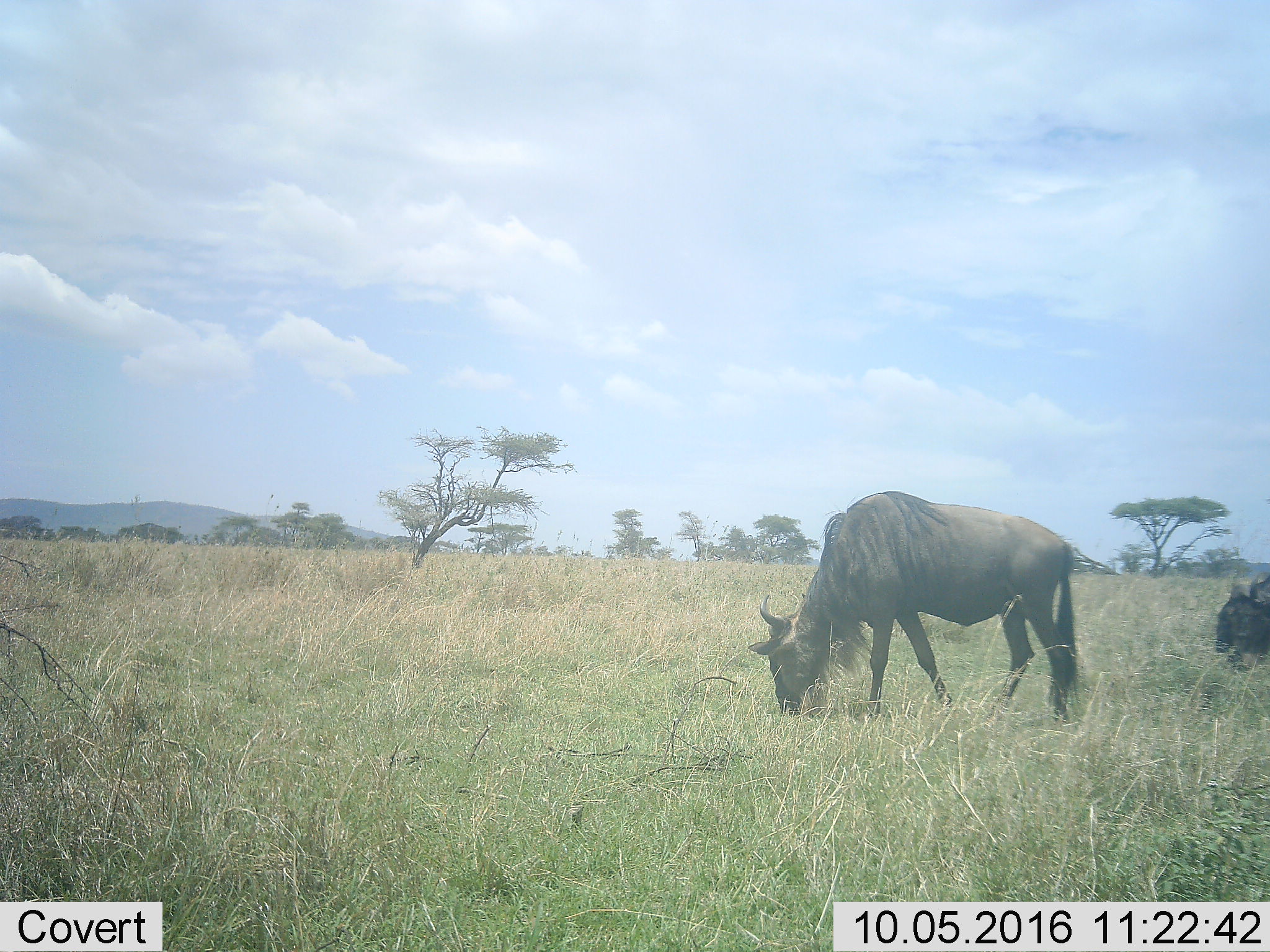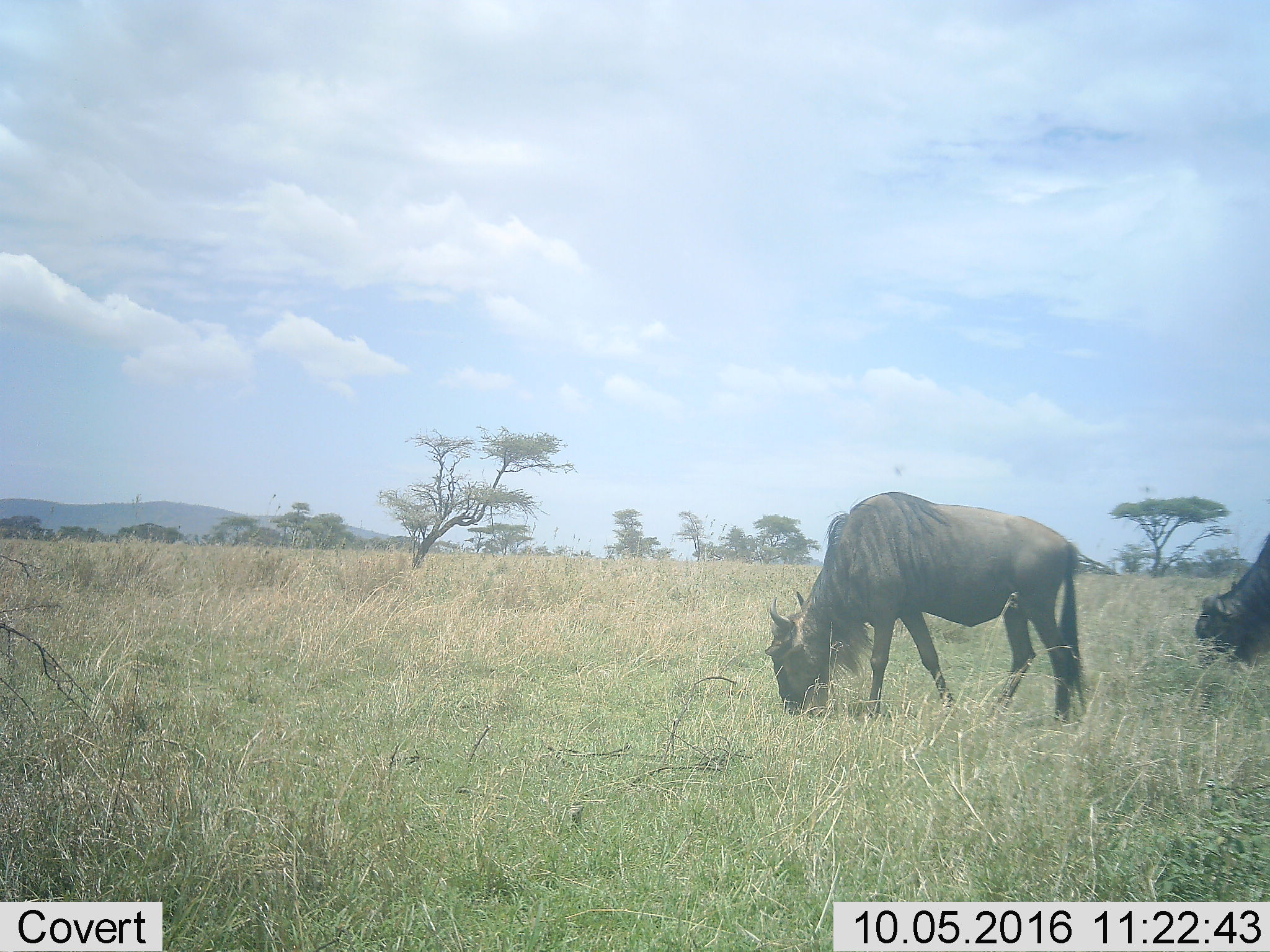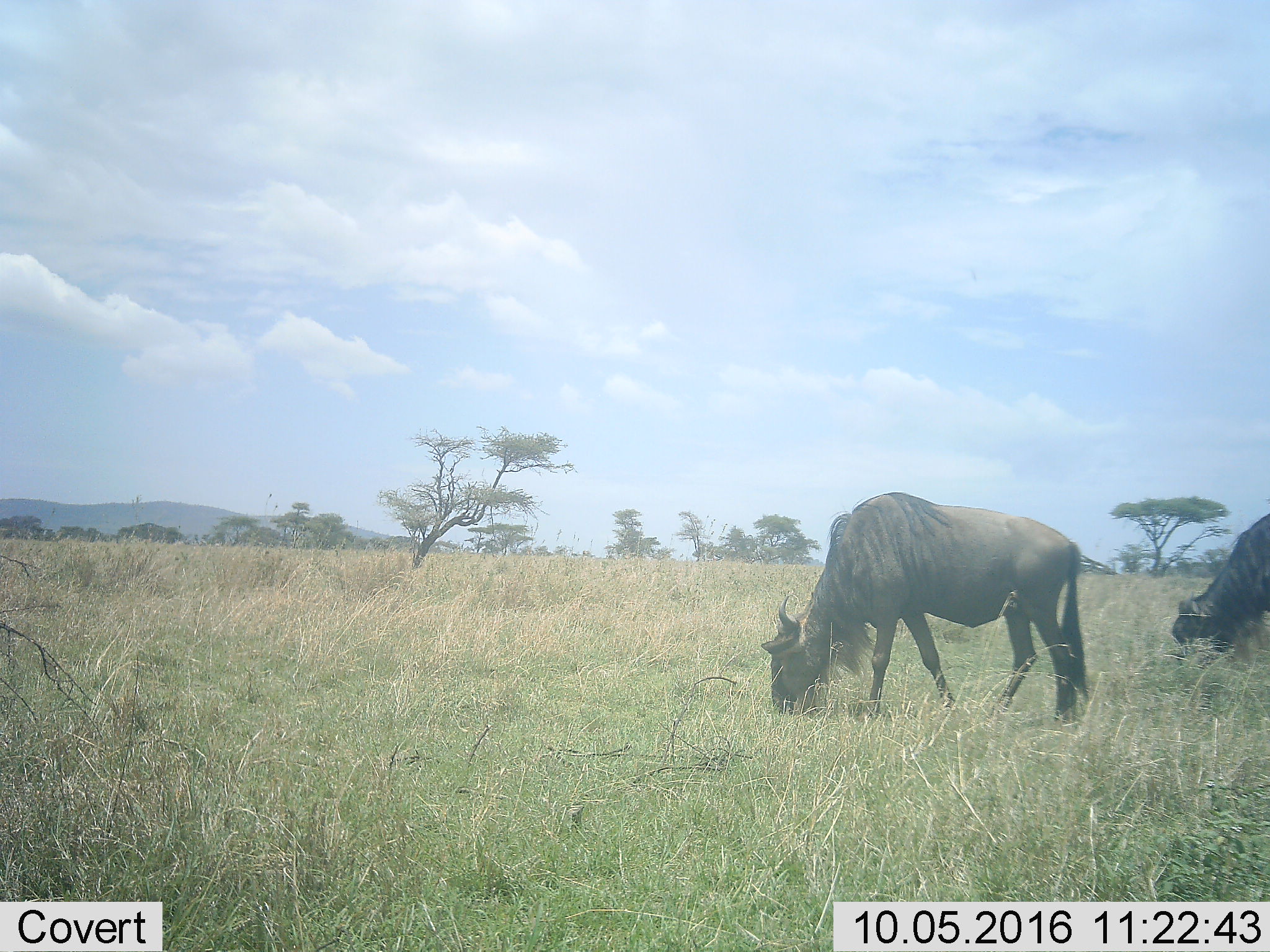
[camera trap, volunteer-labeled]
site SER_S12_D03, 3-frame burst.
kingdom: Animalia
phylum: Chordata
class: Mammalia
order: Artiodactyla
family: Bovidae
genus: Connochaetes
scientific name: Connochaetes taurinus taurinus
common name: blue wildebeest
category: wildebeestblue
Wildebeestblue (blue wildebeest) (Connochaetes taurinus taurinus), count 2. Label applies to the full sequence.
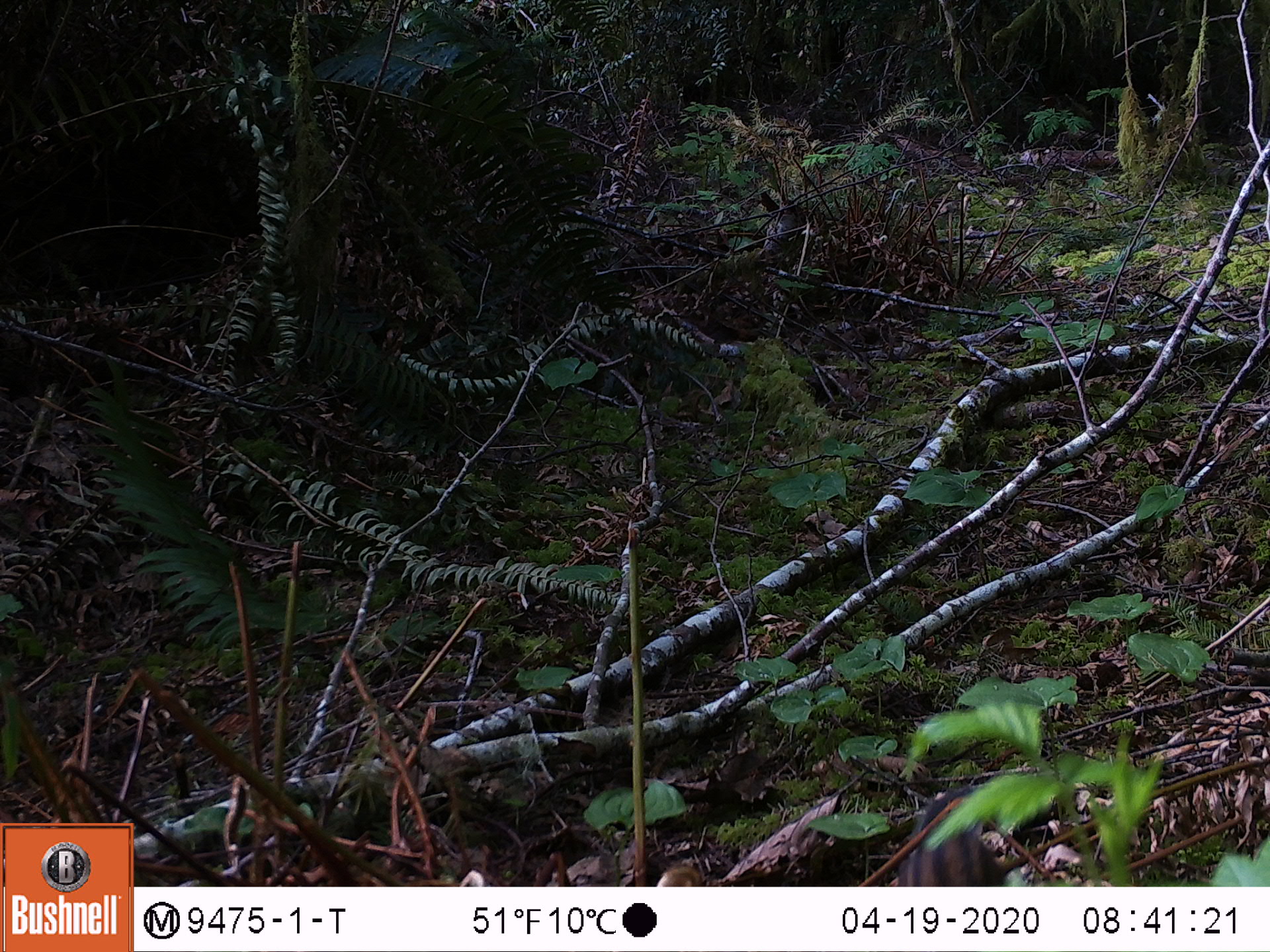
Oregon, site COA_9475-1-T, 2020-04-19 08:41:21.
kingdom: Animalia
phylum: Chordata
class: Mammalia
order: Rodentia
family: Sciuridae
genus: Neotamias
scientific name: Neotamias townsendii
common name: townsend's chipmunk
Townsend's chipmunk (Neotamias townsendii).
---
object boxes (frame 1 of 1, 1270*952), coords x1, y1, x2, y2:
townsend's chipmunk: 895, 779, 997, 883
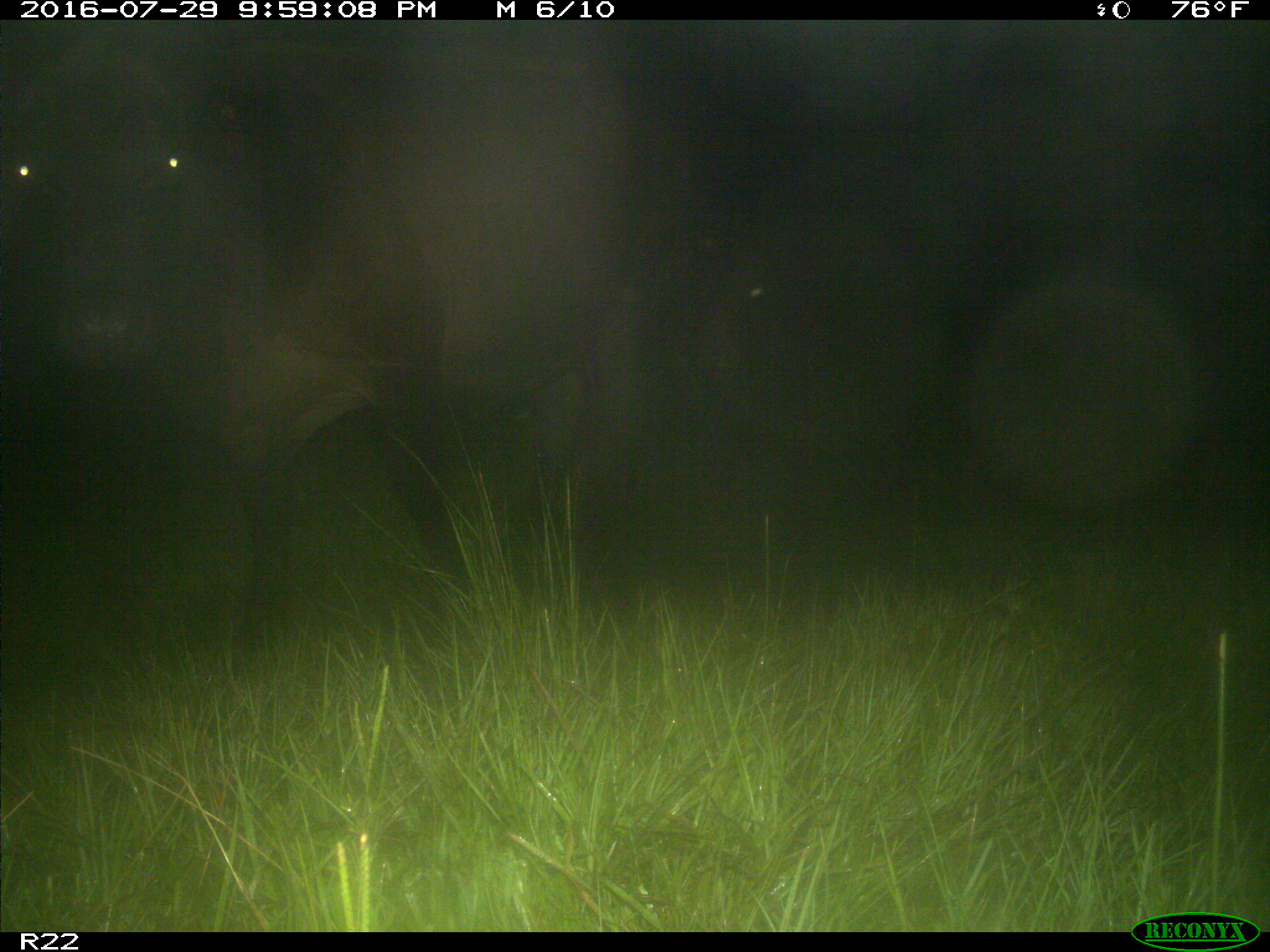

○ ○ ○ ○ ○

PROBLEM REQUIREMENTS: Tell how many lines in the entries contain the string "site", and give nothing beyond the number.

SOLUTION: 2